:: What to work on ::
Continue the article on business negotiation strategies from the point where it stops.

:: Selection ::

<<<<

In business negotiations, there are winners and losers and you always want to come out on top. Or at least, that’s what they told you. In reality, negotiations shouldn’t have winners and losers. There is only one relevant metric to measure how successful a negotiation in business was: How happy are both parties? That’s not to say you shouldn’t have a strong negotiation strategy in place, though. But there is a middle ground to be walked, so finding the best negotiation strategies to help you seal the deal AND keep both parties happy is of the utmost importance.
Defeating The Old Business Negotiation Myth
The idea that in business negotiations there will always be winners and losers is outdated, and heading into any negotiation with this notion is a surefire way to ensure that your negotiation will be unsuccessful.
As a business owner you’ll have no doubt entered negotiations with people like this in the past. And we can almost guarantee you found the whole process frustrating and unproductive.
That’s because if you enter a negotiation with the idea you have to win, and the other person has to lose, you effectively turn your negotiation into a stubborn explanation of why it’s your way, or no way. And that will lead to the other party walking away because they weren’t listened to and their perspective was never taken into account.
Essentially, seeing a negotiation in such simple terms as winners and losers means you’re no longer negotiating at all. A negotiation is a discussion, a sharing of ideas, with a successful conclusion for both parties. Try to walk all over the other party, and they’ll walk out the door.
So, with that first negotiation strategy in mind – removing the idea of winners and losers – it’s time to look at other strategies to make your negotiations more successful.

>>>>

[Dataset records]
<<<<

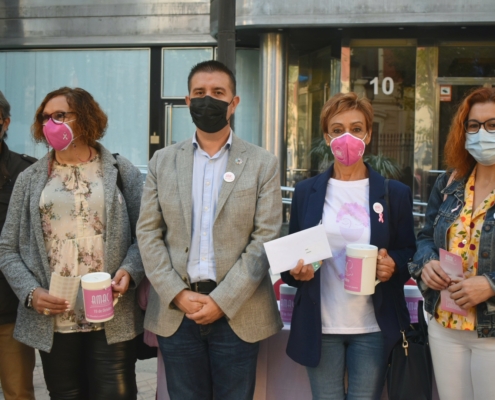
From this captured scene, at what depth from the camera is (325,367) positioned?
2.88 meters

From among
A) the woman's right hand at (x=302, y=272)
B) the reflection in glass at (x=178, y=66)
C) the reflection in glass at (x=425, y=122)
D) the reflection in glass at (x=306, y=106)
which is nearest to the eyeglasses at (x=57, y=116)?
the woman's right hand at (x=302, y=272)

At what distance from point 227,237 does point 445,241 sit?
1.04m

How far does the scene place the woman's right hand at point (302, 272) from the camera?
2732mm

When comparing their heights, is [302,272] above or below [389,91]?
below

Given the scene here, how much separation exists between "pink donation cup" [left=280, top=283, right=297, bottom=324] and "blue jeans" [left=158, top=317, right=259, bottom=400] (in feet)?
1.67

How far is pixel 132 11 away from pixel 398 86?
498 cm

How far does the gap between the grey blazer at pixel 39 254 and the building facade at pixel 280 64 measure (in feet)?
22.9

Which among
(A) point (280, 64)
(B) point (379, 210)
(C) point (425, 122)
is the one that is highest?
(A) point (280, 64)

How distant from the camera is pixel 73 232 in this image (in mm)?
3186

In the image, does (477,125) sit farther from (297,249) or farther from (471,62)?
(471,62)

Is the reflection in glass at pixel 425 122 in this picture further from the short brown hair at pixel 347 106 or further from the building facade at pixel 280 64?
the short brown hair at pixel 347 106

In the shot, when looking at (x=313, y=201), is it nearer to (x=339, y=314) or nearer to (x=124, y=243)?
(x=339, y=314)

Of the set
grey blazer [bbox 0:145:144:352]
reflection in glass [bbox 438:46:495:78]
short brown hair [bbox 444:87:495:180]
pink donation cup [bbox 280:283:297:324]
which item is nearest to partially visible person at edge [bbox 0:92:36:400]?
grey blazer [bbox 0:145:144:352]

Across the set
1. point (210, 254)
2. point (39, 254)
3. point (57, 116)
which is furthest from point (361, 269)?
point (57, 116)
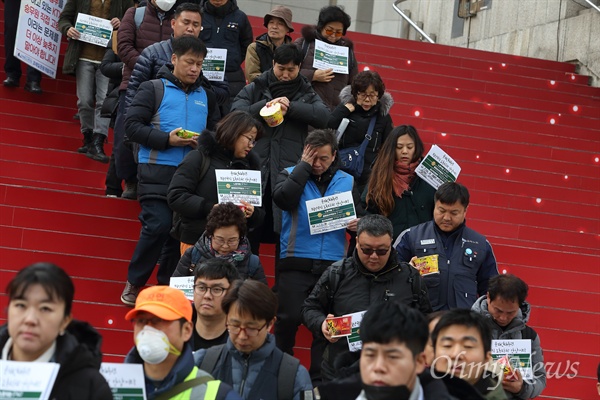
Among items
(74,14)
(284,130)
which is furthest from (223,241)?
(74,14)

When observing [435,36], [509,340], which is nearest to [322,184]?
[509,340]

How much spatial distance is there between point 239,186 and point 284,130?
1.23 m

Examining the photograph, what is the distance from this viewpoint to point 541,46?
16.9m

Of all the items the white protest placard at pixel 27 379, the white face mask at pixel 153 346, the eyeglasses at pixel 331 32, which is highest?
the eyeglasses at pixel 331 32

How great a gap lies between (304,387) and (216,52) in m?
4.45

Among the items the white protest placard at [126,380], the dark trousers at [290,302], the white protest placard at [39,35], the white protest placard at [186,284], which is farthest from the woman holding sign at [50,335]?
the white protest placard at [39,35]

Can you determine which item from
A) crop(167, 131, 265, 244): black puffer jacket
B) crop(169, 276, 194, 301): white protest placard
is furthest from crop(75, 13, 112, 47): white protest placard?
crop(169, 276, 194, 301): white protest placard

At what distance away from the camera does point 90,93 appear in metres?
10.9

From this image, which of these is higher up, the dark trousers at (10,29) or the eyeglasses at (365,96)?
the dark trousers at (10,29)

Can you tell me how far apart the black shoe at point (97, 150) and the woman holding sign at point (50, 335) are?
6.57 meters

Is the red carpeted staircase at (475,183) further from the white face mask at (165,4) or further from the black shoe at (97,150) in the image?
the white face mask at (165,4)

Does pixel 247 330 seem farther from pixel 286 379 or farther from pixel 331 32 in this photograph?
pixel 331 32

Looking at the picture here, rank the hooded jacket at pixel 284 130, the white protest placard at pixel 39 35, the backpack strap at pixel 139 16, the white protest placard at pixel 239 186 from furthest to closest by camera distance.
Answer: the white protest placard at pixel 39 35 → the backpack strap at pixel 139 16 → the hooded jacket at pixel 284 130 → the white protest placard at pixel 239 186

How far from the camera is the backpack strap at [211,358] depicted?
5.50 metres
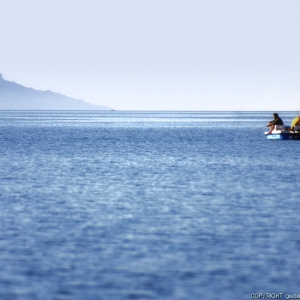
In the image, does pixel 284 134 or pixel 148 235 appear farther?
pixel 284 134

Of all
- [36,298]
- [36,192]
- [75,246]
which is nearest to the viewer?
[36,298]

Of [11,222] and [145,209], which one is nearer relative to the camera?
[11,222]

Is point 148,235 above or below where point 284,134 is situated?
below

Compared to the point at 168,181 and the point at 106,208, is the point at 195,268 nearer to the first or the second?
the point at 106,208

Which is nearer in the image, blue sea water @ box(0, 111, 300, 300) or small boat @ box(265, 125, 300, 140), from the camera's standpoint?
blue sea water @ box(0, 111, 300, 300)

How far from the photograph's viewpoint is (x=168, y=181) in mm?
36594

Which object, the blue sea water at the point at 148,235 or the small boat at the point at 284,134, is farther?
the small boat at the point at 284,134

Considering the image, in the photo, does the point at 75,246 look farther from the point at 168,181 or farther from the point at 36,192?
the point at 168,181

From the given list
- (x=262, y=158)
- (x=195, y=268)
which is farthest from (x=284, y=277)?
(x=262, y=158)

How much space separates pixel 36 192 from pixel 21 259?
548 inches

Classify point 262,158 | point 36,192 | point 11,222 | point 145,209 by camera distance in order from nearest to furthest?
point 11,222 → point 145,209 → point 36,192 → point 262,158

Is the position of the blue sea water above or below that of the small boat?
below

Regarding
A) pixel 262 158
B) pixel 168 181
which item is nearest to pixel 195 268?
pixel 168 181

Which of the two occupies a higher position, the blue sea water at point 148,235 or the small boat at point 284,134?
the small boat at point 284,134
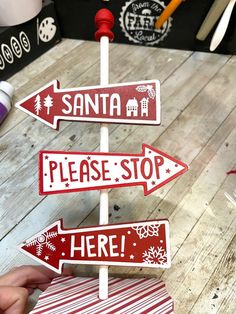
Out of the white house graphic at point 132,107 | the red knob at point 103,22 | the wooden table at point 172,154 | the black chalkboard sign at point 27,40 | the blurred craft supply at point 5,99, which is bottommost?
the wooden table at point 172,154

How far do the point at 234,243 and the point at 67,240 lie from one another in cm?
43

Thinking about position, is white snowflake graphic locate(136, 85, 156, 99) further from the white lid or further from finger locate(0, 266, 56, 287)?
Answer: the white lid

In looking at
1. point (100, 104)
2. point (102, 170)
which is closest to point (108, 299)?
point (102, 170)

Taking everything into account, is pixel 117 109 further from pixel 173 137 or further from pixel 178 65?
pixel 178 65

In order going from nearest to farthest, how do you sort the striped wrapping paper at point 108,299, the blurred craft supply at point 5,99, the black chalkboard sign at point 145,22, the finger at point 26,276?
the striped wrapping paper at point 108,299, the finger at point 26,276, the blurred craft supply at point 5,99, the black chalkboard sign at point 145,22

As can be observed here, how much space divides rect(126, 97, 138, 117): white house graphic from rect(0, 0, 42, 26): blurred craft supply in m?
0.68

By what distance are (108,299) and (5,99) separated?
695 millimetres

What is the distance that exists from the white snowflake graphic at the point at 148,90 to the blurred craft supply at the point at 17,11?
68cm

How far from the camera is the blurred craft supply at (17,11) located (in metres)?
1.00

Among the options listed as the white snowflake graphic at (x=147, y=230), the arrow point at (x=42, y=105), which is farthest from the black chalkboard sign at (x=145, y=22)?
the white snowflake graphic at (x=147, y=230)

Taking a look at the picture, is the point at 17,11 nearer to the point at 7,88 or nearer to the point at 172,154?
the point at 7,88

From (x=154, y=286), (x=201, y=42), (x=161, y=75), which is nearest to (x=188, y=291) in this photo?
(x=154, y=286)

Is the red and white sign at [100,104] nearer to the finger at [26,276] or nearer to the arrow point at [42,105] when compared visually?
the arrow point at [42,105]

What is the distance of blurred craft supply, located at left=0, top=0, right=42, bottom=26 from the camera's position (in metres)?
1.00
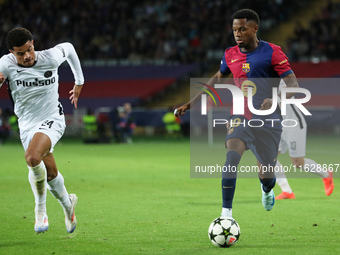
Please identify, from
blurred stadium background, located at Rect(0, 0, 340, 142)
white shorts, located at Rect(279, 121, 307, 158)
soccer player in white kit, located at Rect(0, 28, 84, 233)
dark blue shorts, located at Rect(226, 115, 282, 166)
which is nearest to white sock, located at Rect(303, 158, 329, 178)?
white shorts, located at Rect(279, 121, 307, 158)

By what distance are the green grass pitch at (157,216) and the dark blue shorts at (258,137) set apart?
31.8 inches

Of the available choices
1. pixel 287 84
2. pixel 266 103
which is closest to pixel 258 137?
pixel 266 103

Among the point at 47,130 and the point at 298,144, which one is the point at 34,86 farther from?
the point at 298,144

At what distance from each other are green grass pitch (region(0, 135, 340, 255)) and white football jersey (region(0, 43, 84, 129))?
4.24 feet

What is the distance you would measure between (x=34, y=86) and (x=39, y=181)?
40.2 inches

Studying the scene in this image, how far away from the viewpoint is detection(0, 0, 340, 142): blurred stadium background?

>>>>

:: Output of the exercise ::
1. Know Your Dream Outcome
Just because good negotiation involves compromise, doesn’t mean you shouldn’t know what the perfect scenario for your business would look like. Of course, the likelihood of this happening is slim, because it’s essentially asking yourself: ‘What would the ideal outcome of this negotiation be for my business if my negotiation partner simply sat and agreed with everything I said?’.
It probably won’t happen, but it’s important for you to outline what this outcome would be. That way, you can start to better understand your position before entering the negotiation.
2. Consider Their Dream Outcome
If knowing your dream outcome will help you better understand your position before negotiations begin, then it follows that knowing your negotiation partner’s dream outcome will help you better understand theirs. Ask yourself: ‘What would their ideal outcome be for their business if I sat and agreed to all of their terms?’. It will help you understand how they might enter the negotiation.
Unless both of your dream outcomes are exactly the same, this dream outcome won’t happen either. But being prepared for a negotiation means knowing both what you want, and what they want.
3. Create ‘Plan B’ Scenarios
As a business owner, you’ll be used to creating ‘plan B’ scenarios. It’s good preparation for when things don’t go precisely the way you had hoped, and it’s the mark of a good business. And the same applies to negotiations.
Now that you know your dream outcome and their dream outcome, before you even enter negotiations you should know which ‘plan B’ scenarios that satisfy both of your wants you would be happy with. That way, you can better enter the negotiation with an outcome in mind that still leaves you happy at the end of it. Failing to do this could mean you’re led astray by your negotiation partner.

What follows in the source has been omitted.